Amitsur-Levitsky Theorem

In a previous post, we claimed that $M_n(R)$ satisfies a polynomial identity of degree $2n$ for any commutative $F$-algebra. In fact this is true for commutative rings, as well.

For each $k$, define the standard polynomial $\displaystyle S_k=\sum_{\sigma\in\mathcal S_k}(-1)^{|\sigma|}x_{\sigma(1)}\cdots x_{\sigma(k)}$ in the noncommuting variables $x_1,\ldots, x_k$.

Theorem: (Amitsur-Levitsky 1950) $M_n(R)$ satisfies the identity $S_{2n}=0$.

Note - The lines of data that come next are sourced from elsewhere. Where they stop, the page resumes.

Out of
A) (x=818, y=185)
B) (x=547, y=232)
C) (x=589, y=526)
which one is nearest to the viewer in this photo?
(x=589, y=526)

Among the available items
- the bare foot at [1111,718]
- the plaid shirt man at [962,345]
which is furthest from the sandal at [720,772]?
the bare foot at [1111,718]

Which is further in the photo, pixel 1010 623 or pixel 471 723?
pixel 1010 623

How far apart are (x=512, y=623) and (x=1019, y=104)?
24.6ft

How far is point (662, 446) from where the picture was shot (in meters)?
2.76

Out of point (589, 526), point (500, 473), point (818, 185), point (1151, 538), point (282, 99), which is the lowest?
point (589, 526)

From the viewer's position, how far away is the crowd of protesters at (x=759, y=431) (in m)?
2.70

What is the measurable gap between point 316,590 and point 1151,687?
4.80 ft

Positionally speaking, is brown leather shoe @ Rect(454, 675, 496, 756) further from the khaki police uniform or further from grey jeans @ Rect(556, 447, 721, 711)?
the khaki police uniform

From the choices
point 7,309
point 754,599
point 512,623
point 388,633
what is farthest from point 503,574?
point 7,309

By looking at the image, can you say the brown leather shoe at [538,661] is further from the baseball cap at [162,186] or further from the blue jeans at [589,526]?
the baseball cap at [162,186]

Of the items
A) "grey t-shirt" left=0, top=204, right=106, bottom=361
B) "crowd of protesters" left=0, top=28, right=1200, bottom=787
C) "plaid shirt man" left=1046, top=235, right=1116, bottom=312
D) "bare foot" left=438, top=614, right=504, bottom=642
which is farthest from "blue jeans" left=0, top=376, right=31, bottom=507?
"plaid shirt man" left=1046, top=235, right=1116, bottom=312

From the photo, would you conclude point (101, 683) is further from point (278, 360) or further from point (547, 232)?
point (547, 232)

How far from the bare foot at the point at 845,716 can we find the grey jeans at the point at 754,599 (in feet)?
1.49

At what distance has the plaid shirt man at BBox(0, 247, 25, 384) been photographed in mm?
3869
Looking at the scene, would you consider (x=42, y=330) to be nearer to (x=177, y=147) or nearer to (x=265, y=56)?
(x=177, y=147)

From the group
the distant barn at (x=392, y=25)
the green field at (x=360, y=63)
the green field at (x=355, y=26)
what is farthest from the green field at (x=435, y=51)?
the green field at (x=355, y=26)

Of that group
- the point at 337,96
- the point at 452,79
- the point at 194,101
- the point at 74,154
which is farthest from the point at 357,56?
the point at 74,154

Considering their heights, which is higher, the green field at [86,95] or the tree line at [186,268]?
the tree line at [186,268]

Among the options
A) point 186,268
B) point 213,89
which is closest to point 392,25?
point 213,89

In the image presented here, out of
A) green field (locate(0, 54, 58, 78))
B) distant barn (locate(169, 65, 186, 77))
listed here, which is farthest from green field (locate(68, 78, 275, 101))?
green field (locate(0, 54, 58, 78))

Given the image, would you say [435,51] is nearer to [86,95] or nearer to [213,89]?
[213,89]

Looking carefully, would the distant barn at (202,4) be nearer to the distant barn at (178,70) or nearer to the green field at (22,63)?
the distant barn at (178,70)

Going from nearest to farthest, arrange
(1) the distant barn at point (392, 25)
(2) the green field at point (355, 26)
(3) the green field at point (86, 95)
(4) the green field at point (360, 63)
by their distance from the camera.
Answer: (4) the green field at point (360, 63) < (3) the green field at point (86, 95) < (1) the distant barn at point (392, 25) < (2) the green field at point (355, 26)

We will outline an elegant short proof due to Shmuel Rosset (1976). It is clearly sufficient to prove the theorem for $M_n(\mathbb Z)$, and then since $\mathbb Z\subset \mathbb Q$, for $M_n(\mathbb Q)$. The point being that we now need only consider coefficients in a field of characteristic $0$.

Consider the alternating (Grassman) algebra $G$ with $2n$ anticommuting generators $\xi_1,\ldots,\xi_{2n}$. $G$ is a superalgebra: $G=G_0\oplus G_1$, where $G_0$ is spanned by products of an even number of generators and $G_1$ is spanned by products of odd numbers of generators. In particular we will use that $G_0$ is a commutative algebra.

Now let $A_1,\ldots, A_{2n}\in M_n(\mathbb Q)$. Consider
$$X=A_1\otimes \xi_1+\cdots+A_{2n}\otimes \xi_{2n}.$$
Note that $$X^{2n}=S_{2n}(A_1,\ldots,A_{2n})\otimes \xi_1\cdots \xi_{2n}.$$ Thus, to show that $S_{2n}(A_1,\ldots, A_{2n})=0$, it is sufficient to show that $X^{2n}=0$. Note that $X^2\in M_n(G_0)$ is a matrix taking values in the commutative algebra $G_0$.

Lemma: Let $B\in M_n(R)$ for a commutative algebra $R$. Then if $\mathrm{tr}(B)=\mathrm{tr}(B^2)=\cdots=\mathrm{tr}(B^{n})=0$, then $B^n=0$.
Proof of lemma:
The matrix $B$ satisfies its characteristic polynomial, and the coefficients of the characteristic polynomial are polynomials in traces of powers of $B$. For example, in degree $2$, the characteristic polynomial can be written
$$\lambda^2-\mathrm{tr}(B)\lambda+\frac{1}{2}(\mathrm{tr}(B)^2-\mathrm{tr}(B^2)).$$
Plugging in $B$, we get   $B^2-\mathrm{tr}(B)B+\frac{1}{2}(\mathrm{tr}(B)^2-\mathrm{tr}(B^2))=0$, so if the traces are trivial, $B^2=0$ as well. One can prove that the characteristic polynomial of a $2\times 2$ matrix can be written this way by first embedding our field in its algebraic closure and considering the Jordan normal form $\begin{bmatrix}\lambda _1&*\\0&\lambda_2\end{bmatrix}$. Then the characteristic polynomial is $$(x-\lambda_1)(x-\lambda_2)=x^2-(\lambda_1+\lambda_2)+(\lambda_1\lambda_2).$$
On the other hand $\mathrm{tr}(B)=\lambda_1+\lambda_2$ and $\mathrm{tr}(B^2)=\lambda_1^2+\lambda_2^2$. In general, the coefficients of the characteristic polynomial for a matrix of arbitrary size will be symmetric polynomials in the eigenvalues and are expressible as polynomials in $\sum \lambda_i,\sum \lambda_i^2,\ldots$. $\Box$

So to finish the proof, we need to show that $\mathrm{tr}(X^{2k})=0$ for all $k\leq n$. Now
$$X^{2k}=\sum A_{i_1}\cdots A_{i_{2k}}\otimes \xi_{i_1}\cdots \xi_{i_{2k}},$$
and the trace will cancel in pairs since $\mathrm{tr}(A_{i_1}\cdots A_{i_{2k}})=\mathrm{tr}(A_{i_2}\cdots A_{i_{2k}}A_{i_1})$ and these two terms appear with opposite sign.